Thursday, September 12, 2013

Trash and tourism in Barbados

Here is a short paper that I wrote a couple of years ago showing an empirical link between perceptions of beach quality and tourists' probability of return.

What policy recommendations might be derived from these results? 

7 comments:

Nick McLoota said...

Obviously policy recommendations to increase beach cleanup activity would be derived from these results. If cleaner beaches relate directly to tourist approval and rate of returning visits; it only makes sense to implement more beach cleaning activities. Maybe even the government could use a Pigouvian like tax and tax the polluters of the beach (if they can pinpoint them) and use that money to buy bigger or better beach cleaners. In my town, they use tax dollars to run and pay big beach cleaning trucks and the employees working them. They run every night from about 2-4 in the morning and pick up anything that's within 4 inches under the sand. I heard they find diamond rings sometimes and the employees get to keep them to.

Celina Roach said...

Interesting Nick. I guess paying a tax for utilizing the beaches is ok but I do not know how feasible that would be in Barbados. Presently, there is a local park which requires all users to pay for parking and it works. You pay a set price according to the size of vehicle.

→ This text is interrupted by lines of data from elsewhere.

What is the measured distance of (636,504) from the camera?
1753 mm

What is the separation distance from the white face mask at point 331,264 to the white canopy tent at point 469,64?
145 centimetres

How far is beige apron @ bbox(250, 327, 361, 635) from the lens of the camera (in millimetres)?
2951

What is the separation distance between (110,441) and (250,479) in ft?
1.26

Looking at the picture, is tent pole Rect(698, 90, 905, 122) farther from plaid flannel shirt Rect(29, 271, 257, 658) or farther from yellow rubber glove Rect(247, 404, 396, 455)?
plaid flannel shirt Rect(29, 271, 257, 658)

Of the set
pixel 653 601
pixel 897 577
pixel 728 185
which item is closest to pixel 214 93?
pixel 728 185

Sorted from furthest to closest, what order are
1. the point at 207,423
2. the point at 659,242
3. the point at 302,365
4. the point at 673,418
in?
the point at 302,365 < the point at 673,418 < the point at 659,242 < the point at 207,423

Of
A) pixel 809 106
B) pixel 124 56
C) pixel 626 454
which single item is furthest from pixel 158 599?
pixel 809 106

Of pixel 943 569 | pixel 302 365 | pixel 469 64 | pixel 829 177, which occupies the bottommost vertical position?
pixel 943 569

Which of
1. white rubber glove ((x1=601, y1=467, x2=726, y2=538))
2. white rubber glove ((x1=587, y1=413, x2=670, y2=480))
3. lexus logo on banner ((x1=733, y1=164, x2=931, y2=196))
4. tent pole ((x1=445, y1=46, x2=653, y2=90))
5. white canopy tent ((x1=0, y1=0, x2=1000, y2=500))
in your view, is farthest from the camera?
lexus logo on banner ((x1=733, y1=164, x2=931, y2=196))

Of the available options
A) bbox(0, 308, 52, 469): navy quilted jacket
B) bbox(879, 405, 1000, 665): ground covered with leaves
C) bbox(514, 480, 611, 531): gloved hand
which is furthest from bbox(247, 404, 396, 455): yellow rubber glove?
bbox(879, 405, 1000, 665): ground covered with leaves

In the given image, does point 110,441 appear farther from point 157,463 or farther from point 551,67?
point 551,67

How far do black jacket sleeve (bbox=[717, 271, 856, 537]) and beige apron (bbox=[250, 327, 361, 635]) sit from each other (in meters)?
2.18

What about encouraging citizens and residents alike to reduce litter for themselves first? Once that is done won't the beaches be already clean when the tourists arrive?

Celina

Diana Ruiz said...

Interesting study and interesting comments. I agree with the two previous post. I believe a mechanism (tax)and an awareness campaign should be implemented to reduce beach litter. Developing countries find it difficult to initiate these programs simply due of the lack of funds. Resources are distributed on a priority based level. In my country, we have a tourist tax levied on visitors. A certain percent is allocated towards protected areas planning and management. Essentially, those funds are used for conservation and awareness efforts whether it be capacity building, educational awareness, environmental enforcement and/ or monitoring to name a few. Similar programs would make a significant contribution to Barbados.

Diana
CERMES

Douglas Brown said...
This comment has been removed by the author.
Douglas Brown said...

The findings of your Dr. Schuhmann certainly make sense. It is only logical that tourist want clean beaches to recreate on as they consider it value for their money. As it relates to the solutions for beach litter, I agree with Diana on the point that the state can do more, especially when studies like this come to the fore on the undoubted link between beach litter and the likelihood of tourist returning. Also, I think the hotels can do more to prevent beach litter, especially on their own beach fronts. I think I too much to clean up their own beaches and enforce anti-litter efforts. It is for their own benefit.

Kerriann Jessamy said...

This study was an interesting one. As a Barbadian, I find this study can be very important to initiating some policy with relation to beach litter. Tourist come to Barbados for the sun, sea and sand and it is only obvious that they want clean and litter-free beaches.
I think hoteliers, beach front operators and beach workers can do more to prevent the amount of beach litter with respect to their property and its environs since it will be affecting their livelihoods if tourist don't come back because of beach litter.

Charlette Alleyne-Greene said...

Very interesting study. I agree with Celina. More educational programs should be implemented in Barbados to inform the residents, and the tourists, of the importance of keeping the beaches litter free.The media and billboards can be utilized for the the educational programs.